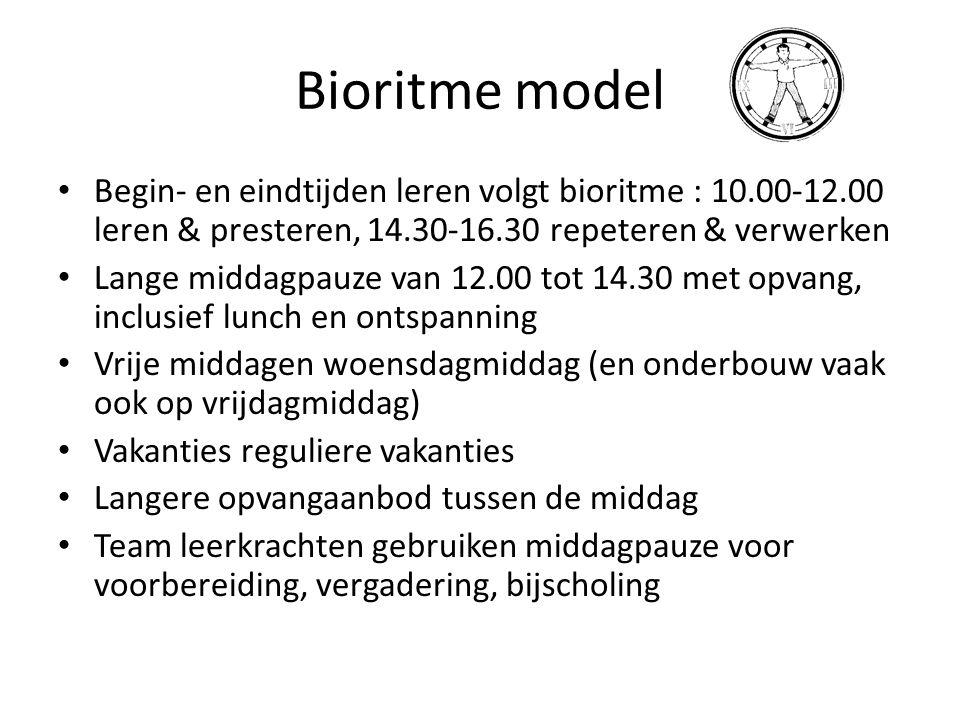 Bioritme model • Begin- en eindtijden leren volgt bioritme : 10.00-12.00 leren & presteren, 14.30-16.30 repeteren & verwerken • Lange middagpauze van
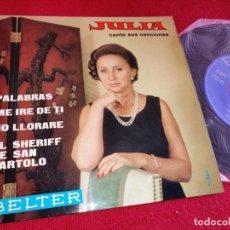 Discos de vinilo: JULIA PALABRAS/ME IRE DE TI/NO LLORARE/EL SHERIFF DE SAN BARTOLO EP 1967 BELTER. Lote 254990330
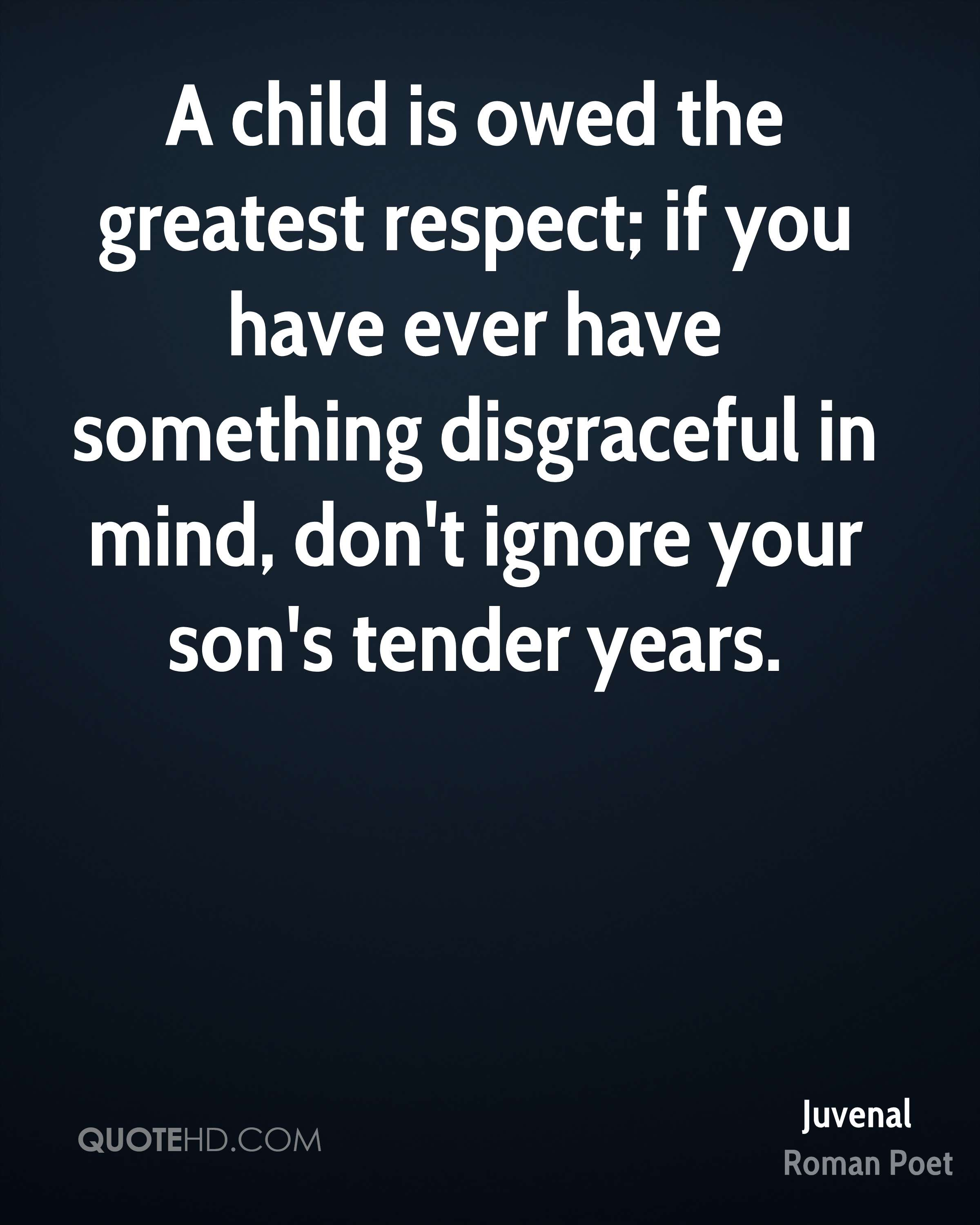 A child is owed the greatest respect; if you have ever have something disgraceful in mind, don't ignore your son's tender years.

Work request>
An exact repeat of the listing above, pictures excluded, is the answer.

Answer box>
 Bioritme model • Begin- en eindtijden leren volgt bioritme : 10.00-12.00 leren & presteren, 14.30-16.30 repeteren & verwerken • Lange middagpauze van
 Discos de vinilo: JULIA PALABRAS/ME IRE DE TI/NO LLORARE/EL SHERIFF DE SAN BARTOLO EP 1967 BELTER. Lote 254990330
 A child is owed the greatest respect; if you have ever have something disgraceful in mind, don't ignore your son's tender years.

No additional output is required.